▶ PROBLEM TO WORK ON
Rewrite the listing from the line with "How much spatial" through the end, changing "further" to "farther" and leaving everything else as is.

▶ DATA RECORDS
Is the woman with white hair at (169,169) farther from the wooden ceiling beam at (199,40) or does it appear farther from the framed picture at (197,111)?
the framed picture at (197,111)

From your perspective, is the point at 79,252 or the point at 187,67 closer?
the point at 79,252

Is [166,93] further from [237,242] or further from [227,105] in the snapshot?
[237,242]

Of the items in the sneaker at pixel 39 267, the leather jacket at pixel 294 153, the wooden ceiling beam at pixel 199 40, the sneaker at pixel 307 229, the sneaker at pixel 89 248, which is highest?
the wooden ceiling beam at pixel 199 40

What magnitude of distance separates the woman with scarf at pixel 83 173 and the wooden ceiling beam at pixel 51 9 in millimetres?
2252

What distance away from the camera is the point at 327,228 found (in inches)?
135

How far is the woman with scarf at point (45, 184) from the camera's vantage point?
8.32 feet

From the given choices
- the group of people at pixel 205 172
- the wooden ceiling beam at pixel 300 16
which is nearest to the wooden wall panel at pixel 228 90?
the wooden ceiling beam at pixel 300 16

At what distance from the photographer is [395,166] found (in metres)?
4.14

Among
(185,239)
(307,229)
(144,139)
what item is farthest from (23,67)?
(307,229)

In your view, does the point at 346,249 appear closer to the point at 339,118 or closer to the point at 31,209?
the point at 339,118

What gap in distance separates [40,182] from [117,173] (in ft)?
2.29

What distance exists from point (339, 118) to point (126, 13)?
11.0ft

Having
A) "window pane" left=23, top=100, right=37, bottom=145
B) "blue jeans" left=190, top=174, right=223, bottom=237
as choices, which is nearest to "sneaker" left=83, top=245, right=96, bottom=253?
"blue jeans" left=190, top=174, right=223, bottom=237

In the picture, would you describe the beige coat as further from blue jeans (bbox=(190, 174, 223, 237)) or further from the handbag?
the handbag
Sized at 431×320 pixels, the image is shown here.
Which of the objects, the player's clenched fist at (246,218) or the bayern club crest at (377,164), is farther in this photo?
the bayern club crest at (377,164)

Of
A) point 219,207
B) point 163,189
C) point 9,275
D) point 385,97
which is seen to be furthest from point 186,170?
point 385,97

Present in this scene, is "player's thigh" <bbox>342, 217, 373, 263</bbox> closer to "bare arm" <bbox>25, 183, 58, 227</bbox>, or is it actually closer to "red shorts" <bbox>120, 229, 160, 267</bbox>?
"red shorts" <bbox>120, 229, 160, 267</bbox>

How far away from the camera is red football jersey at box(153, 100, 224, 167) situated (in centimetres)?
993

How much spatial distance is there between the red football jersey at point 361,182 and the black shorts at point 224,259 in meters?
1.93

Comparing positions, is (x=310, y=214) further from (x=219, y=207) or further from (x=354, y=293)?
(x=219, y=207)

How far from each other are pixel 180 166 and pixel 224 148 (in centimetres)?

▶ ANSWER TO THE TASK
How much spatial distance is there between the red football jersey at point 361,182 and the black shorts at point 224,259 in meters?
1.93

Comparing positions, is (x=310, y=214) farther from (x=219, y=207) or farther from (x=354, y=293)?
(x=219, y=207)

How far from each other are pixel 180 166 and pixel 224 148 (in centimetres)?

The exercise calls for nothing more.